Better than looking in a mirror, perhaps we ought to turn around and begin looking the other direction.
Today, consider someone you know. Someone you like. What characteristics about them would you consider to be godly? What in them reflects the image of God?
Now consider someone you don’t care for. Someone that bugs you and irritates you. Somebody that grinds your gears.
God sent his only Son to be the atoning sacrifice for their sins. So that they could be redeemed and spend eternity with God. Because that’s how much God loves THEM.
What is it about that person that God could possibly love? What is it about them that reflects the image of God?
It matters because the pictures we form of others influence every part of what our relationship with them can possibly be.
Becoming fascinated by godly things isn’t simply an exercise. It isn’t simply a creative idea.
Is it an image (picture) or is it a being (attitude or act) that He made us to be in likeness? I weigh more to the side of being. How am I being more like God daily!

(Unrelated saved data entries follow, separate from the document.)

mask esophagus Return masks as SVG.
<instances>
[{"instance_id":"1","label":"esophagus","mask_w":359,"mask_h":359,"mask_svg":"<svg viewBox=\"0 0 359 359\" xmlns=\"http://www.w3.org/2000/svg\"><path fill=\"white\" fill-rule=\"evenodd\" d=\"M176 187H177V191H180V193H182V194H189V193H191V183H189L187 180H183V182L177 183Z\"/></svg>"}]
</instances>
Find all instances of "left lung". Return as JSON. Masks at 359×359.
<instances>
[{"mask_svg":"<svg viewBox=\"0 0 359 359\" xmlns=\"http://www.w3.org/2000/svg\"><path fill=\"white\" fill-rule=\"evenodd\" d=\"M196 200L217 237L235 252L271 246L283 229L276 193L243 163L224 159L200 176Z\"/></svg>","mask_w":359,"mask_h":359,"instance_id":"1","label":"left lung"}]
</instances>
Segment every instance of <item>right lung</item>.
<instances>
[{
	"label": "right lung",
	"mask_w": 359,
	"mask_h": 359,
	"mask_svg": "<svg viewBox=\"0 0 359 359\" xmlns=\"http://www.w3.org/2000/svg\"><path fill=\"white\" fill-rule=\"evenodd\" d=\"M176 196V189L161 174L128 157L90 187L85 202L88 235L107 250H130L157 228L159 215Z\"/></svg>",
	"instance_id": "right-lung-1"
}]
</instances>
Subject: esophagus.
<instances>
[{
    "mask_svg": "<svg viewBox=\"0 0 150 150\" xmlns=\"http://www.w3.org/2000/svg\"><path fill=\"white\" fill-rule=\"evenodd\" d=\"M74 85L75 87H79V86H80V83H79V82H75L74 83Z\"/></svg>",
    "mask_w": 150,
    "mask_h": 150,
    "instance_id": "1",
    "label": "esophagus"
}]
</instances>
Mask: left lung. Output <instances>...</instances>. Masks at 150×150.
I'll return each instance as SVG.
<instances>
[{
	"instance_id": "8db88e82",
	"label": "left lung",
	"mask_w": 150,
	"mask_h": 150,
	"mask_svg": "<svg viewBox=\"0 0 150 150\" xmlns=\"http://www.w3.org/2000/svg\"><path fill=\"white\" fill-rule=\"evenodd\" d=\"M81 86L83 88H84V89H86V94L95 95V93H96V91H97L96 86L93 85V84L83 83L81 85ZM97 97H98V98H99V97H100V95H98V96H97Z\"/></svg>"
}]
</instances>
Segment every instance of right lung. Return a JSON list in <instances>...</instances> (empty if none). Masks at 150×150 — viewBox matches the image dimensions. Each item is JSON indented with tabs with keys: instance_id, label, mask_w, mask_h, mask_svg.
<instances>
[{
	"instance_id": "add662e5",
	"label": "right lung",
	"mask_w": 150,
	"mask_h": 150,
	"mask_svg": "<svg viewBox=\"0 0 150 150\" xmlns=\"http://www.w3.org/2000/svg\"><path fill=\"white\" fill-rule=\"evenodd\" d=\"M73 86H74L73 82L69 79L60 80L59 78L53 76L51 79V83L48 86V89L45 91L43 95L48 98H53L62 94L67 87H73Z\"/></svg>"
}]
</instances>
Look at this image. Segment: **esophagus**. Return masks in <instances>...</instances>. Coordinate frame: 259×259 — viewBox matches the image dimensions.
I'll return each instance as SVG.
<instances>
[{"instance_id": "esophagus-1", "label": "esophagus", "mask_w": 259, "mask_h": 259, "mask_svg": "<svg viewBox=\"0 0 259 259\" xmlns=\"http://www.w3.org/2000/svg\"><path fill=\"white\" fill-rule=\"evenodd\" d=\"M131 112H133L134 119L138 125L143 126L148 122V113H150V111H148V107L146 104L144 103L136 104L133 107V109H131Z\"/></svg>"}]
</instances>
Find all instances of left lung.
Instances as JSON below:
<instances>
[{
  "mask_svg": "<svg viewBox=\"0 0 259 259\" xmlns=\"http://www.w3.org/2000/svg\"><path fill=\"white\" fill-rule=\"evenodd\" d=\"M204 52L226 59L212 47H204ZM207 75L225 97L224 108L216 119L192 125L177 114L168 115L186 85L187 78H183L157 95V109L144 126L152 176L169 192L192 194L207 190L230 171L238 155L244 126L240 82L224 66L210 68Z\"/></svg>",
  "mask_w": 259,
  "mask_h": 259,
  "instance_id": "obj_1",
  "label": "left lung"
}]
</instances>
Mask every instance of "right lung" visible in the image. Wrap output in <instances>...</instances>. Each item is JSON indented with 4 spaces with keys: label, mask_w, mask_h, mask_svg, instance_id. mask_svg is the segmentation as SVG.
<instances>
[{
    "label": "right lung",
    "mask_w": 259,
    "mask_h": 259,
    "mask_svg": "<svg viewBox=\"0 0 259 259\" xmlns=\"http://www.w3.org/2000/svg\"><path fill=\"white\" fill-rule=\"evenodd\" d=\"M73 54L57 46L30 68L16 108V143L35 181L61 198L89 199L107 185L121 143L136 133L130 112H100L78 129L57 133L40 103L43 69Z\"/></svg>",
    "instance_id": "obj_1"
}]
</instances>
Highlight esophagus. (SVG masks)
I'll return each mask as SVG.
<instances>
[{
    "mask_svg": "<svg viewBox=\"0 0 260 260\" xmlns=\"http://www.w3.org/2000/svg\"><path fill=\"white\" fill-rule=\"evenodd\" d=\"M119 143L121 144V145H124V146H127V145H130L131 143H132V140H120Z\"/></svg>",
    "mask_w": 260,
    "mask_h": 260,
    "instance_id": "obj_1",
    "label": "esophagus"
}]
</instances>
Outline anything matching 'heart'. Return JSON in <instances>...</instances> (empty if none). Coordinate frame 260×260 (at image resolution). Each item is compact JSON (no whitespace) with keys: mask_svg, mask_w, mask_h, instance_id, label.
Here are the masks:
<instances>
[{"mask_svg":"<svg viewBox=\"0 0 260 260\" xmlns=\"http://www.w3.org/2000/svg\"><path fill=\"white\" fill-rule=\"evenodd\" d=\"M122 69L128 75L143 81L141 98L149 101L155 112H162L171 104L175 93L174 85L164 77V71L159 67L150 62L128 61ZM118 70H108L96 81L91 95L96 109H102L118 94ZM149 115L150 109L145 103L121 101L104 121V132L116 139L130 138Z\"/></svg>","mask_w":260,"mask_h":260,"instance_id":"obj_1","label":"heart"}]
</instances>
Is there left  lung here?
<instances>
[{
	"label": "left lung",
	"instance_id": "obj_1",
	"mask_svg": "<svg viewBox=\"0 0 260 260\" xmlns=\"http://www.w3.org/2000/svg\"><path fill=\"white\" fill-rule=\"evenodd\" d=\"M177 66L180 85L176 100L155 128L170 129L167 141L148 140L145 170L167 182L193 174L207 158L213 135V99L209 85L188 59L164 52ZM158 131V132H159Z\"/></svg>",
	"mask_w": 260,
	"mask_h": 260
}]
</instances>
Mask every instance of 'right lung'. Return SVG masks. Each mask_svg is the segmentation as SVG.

Hey Jeffery, thanks for the thought. I agree with you about being versus image. Especially considering scriptures that tell us that God is spirit. On the other hand I’m a very visual learner. I often think in concrete pictures. And try as I might to change, I still find myself reacting to other people based on what I see (their image) rather than who they are (their being). Striving to be more like God daily, like you said, includes retraining myself to see people’s hearts instead of their book covers. That means laying down a character trait of my own—judgment—and replacing it with one of God’s—love. And that’s an act of worship. May we all become more like God daily!